O senador e pré-candidato à Presidência da República, Flávio Bolsonaro (PL), defendeu publicamente que as medidas de ajuste fiscal e contenção de despesas do governo federal não podem penalizar as parcelas mais necessitadas da população. A declaração foi feita no contexto de agendas políticas em que o parlamentar detalhou suas principais diretrizes econômicas, focadas no equilíbrio das contas públicas, privatizações e redução do tamanho do Estado.
Durante os encontros com investidores e agendas recentes em estados como São Paulo, Rio Grande do Sul e Minas Gerais, o senador teceu duras críticas à atual gestão do presidente Luiz Inácio Lula da Silva, classificando a política econômica como uma “gastança desenfreada” que pressiona a dívida pública e os juros.
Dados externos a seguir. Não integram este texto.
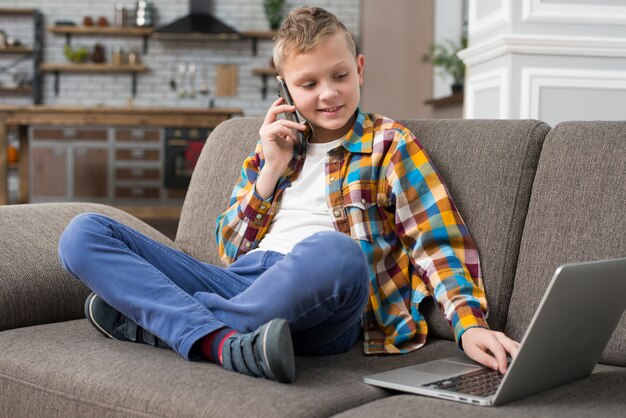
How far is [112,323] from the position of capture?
5.25ft

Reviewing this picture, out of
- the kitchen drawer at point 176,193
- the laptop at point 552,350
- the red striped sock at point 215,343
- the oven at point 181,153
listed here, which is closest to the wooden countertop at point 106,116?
the oven at point 181,153

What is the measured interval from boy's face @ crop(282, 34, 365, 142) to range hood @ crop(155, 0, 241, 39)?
20.9 feet

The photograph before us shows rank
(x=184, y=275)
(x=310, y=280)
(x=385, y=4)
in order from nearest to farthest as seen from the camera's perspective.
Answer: (x=310, y=280)
(x=184, y=275)
(x=385, y=4)

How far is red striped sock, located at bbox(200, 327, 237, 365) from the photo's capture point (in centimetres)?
140

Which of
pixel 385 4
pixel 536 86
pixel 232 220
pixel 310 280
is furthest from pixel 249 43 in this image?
pixel 310 280

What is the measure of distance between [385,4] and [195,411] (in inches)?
285

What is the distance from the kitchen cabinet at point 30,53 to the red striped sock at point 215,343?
733cm

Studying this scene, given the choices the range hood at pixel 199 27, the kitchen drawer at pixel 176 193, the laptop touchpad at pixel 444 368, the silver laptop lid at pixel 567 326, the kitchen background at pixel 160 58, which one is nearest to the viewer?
the silver laptop lid at pixel 567 326

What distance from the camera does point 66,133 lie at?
272 inches

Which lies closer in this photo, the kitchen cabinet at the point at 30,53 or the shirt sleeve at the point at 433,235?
the shirt sleeve at the point at 433,235

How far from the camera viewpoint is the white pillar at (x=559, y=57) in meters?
2.85

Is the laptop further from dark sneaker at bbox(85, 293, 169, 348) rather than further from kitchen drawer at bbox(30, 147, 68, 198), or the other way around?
kitchen drawer at bbox(30, 147, 68, 198)

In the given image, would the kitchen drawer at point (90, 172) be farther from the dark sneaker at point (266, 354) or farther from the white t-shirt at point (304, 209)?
the dark sneaker at point (266, 354)

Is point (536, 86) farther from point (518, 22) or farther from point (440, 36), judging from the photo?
point (440, 36)
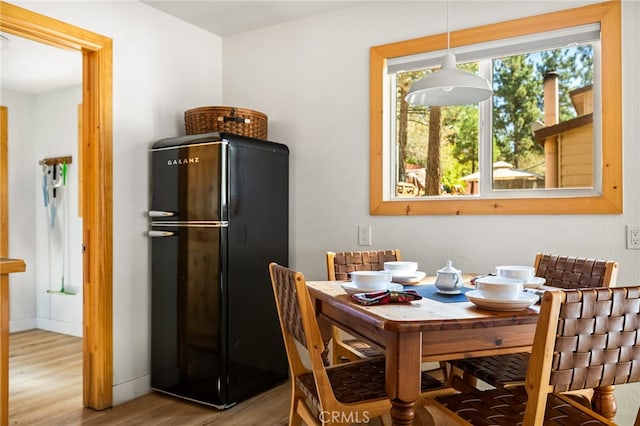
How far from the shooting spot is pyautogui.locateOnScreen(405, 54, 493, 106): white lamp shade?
1.91 m

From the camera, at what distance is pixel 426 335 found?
146cm

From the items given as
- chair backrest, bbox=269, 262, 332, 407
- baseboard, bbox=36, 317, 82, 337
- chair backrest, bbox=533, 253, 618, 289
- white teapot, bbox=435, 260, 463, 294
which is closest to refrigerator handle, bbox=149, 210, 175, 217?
chair backrest, bbox=269, 262, 332, 407

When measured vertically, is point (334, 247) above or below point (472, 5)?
below

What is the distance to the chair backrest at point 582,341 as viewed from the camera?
3.98 feet

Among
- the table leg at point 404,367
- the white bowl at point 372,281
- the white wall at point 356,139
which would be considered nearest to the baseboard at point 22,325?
the white wall at point 356,139

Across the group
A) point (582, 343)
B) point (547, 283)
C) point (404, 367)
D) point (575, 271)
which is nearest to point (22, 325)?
point (404, 367)

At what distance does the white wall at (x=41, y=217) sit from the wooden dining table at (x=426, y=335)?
3820 mm

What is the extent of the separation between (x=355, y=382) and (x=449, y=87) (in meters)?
1.21

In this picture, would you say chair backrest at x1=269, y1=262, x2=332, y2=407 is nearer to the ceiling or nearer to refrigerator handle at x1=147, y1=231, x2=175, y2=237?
refrigerator handle at x1=147, y1=231, x2=175, y2=237

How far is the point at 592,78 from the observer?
8.20ft

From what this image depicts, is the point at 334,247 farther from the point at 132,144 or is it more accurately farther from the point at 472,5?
the point at 472,5

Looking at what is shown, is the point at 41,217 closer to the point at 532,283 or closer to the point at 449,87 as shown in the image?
the point at 449,87

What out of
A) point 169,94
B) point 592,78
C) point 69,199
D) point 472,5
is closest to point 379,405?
point 592,78

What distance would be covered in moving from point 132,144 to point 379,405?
7.09 ft
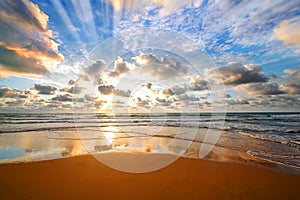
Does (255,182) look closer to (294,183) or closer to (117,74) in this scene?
(294,183)

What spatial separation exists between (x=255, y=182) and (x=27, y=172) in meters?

Para o parlamentar, o equilíbrio fiscal é urgente para recuperar a previsibilidade econômica do país, mas deve ser executado de forma estratégica para não desamparar os vulneráveis.
Propostas para enxugar a máquina pública
Como alternativas para alcançar o equilíbrio fiscal sem comprometer os programas sociais, Flávio Bolsonaro propõe um “enxugamento” severo da estrutura administrativa federal. Entre as medidas centrais do plano econômico apresentado, destacam-se:
- Redução de Ministérios: O senador planeja cortar o número de pastas na Esplanada dos Ministérios, reduzindo a configuração atual de 39 ministérios para algo em torno de 27 pastas.
- Aproveitamento de ativos da União: Uma das propostas envolve a securitização e venda de imóveis pertencentes à União, avaliados em mais de R$ 1 trilhão, que atualmente geram despesas de manutenção aos cofres públicos, além de parcerias público-privadas (PPPs).
- Desestatização: O plano de governo também sinaliza uma agenda agressiva de privatizações para reduzir os custos operacionais do Estado e gerar caixa para o Tesouro Nacional.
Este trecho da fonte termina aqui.